WHAT IS EXPECTED> Write out the items below again, replacing "turquoise water" with "blue water" and changing nothing else.
START STORED RECORDS
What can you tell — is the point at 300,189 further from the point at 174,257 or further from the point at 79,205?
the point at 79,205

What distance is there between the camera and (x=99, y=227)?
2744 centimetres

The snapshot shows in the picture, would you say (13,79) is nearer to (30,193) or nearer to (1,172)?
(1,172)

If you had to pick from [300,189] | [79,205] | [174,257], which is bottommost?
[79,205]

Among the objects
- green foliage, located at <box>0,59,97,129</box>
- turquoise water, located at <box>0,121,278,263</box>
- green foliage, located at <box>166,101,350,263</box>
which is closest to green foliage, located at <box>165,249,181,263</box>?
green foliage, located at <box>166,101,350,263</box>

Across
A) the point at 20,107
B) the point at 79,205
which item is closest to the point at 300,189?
END STORED RECORDS
SOLUTION FOR THIS TASK>
What can you tell — is the point at 300,189 further from the point at 174,257 or further from the point at 79,205?
the point at 79,205

What distance is there between the camera and (x=99, y=227)?
2744 centimetres

The snapshot shows in the picture, would you say (13,79) is nearer to (30,193) or nearer to (1,172)?
(1,172)

If you had to pick from [300,189] | [79,205] | [174,257], which is bottommost?
[79,205]

Among the objects
- green foliage, located at <box>0,59,97,129</box>
- blue water, located at <box>0,121,278,263</box>
- green foliage, located at <box>166,101,350,263</box>
which is closest to green foliage, located at <box>165,249,181,263</box>?
green foliage, located at <box>166,101,350,263</box>

Across
A) the point at 20,107
B) the point at 79,205
which item is closest to the point at 300,189?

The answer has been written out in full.